Face aux exigences salariales, certaines entreprises seront en capacité de transférer les hausses dans leurs prix de vente. D’autres rogneront sur leurs marges. Auquel cas elles risquent de se voir pénalisées en bourse.  Les «price makers» pourront amortir l’impact des hausses de coûts dans leurs comptes ; l’ampleur de ces mouvements risque en revanche d’enclencher une spirale inflationniste plus marquée.

Le manque de main d’œuvre devrait jouer en faveur des hausses de salaires, ajoutant au dilemme des Banques Centrales face au risque de voir les hausses de prix accélérer et perdurer.
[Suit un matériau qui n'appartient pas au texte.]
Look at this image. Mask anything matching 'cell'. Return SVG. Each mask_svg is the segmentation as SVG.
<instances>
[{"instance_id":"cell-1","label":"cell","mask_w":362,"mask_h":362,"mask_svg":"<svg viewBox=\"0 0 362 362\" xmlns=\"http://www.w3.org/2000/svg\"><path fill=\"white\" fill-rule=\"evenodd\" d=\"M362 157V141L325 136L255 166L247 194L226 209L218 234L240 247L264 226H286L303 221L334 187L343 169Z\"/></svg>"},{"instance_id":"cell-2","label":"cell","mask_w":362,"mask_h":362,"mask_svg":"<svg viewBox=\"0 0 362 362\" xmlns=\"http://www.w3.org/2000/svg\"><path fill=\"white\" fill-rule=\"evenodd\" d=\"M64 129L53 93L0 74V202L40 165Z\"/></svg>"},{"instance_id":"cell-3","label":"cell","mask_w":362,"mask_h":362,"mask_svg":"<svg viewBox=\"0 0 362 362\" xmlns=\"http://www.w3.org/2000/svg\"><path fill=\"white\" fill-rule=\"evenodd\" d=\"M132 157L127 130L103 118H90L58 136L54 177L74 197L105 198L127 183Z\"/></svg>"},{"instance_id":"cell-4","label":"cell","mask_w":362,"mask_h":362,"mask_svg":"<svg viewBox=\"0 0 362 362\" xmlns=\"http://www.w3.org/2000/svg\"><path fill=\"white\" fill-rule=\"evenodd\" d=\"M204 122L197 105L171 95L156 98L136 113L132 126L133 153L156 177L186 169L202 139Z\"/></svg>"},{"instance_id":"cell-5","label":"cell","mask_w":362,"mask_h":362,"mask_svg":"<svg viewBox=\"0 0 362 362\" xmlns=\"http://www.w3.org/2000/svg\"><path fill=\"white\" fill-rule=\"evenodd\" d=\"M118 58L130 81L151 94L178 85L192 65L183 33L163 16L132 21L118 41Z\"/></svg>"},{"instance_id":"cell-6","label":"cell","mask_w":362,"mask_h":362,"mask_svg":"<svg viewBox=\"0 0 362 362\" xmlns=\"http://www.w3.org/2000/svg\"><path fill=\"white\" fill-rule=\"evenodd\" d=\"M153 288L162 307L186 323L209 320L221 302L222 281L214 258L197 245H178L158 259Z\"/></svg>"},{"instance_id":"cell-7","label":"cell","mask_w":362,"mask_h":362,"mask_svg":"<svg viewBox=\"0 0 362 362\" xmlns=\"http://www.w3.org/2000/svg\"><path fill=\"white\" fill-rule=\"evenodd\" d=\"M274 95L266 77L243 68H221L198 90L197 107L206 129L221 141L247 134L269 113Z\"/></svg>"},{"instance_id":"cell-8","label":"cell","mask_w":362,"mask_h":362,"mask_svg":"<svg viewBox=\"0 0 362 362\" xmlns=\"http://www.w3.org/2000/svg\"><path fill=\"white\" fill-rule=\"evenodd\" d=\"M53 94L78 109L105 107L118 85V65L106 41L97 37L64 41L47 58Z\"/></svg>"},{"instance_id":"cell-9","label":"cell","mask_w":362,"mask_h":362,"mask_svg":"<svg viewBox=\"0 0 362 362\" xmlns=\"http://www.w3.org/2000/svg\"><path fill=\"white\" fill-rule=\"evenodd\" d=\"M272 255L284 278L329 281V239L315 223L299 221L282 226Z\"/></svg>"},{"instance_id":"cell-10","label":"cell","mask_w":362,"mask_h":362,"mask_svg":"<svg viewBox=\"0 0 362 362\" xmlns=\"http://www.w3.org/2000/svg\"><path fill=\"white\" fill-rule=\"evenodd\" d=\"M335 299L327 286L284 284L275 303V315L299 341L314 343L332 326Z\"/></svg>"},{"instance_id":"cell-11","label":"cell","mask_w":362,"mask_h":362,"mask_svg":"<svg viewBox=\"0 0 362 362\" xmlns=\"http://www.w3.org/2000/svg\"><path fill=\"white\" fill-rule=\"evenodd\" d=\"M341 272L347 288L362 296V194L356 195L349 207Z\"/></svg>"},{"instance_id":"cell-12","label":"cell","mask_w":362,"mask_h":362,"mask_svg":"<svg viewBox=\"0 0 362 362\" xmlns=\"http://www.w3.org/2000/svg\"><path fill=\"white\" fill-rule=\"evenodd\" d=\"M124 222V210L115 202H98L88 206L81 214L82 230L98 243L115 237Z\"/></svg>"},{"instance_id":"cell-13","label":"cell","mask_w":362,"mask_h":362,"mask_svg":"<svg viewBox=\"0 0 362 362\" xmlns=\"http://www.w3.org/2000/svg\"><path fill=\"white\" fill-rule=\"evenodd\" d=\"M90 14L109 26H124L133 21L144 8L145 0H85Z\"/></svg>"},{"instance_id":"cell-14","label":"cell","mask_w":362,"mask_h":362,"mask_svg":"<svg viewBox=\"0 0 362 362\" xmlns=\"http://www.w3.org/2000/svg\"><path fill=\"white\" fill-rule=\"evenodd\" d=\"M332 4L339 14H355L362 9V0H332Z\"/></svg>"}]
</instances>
La pandémie avait temporairement accéléré la productivité du travail. La reprise de l’activité tend à la ralentir. Aux Etats-Unis depuis 2016, la productivité a fortement accéléré, passant de 0,7% à près de 3% l’an. En Europe, la progression a été moins marquée, mais en hausse néanmoins. Les enquêtes récentes semblent signaler une amélioration de la productivité liée au recours au télétravail (moins de transport, plus de temps effectif productif). Les manques de capacités industrielles, les besoins de relocalisation pourraient accélérer la robotisation, désormais aussi nécessaire qu’abordable.
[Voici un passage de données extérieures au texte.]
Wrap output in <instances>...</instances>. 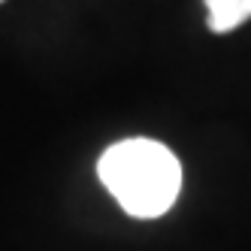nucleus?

Toujours aux Etats-Unis depuis 2016, les salaires horaires moyens progressent à nouveau de plus de 2,5% l’an (jusqu’à plus de 4% l’an ces derniers mois) ; cependant la part des salaires dans la valeur ajoutée est restée plutôt stable. En Europe, la part des salaires dans la valeur ajoutée a fortement baissé à partir de 2015 à moins de 60% dans l’industrie (contre 71%). Elle pourrait recommencer à progresser sans pour autant nuire à la profitabilité des entreprises.

Alors que le taux de participation à l’emploi reste inférieur aux niveaux d’avant-crise, le manque de main d’œuvre devrait jouer en faveur des hausses de salaires, ajoutant au dilemme des Banques Centrales face au risque de voir les hausses de prix accélérer et perdurer.

Pour le moment, les autorités monétaires tablent sur le caractère temporaire et limité de ces rattrapages – comme dans le cas des hausses des prix de l’énergie – ceux-ci attirant plus de candidats vers l’emploi, d’autant que les mesures de soutien exceptionnelles au chômage vont progressivement s’arrêter. Ainsi en France, la décision du gouvernement de mettre en œuvre la réforme du chômage participera-t-elle de cette modération à moyen terme?

En attendant, la courbe de Philips pourrait bien signer son grand retour dans nos études.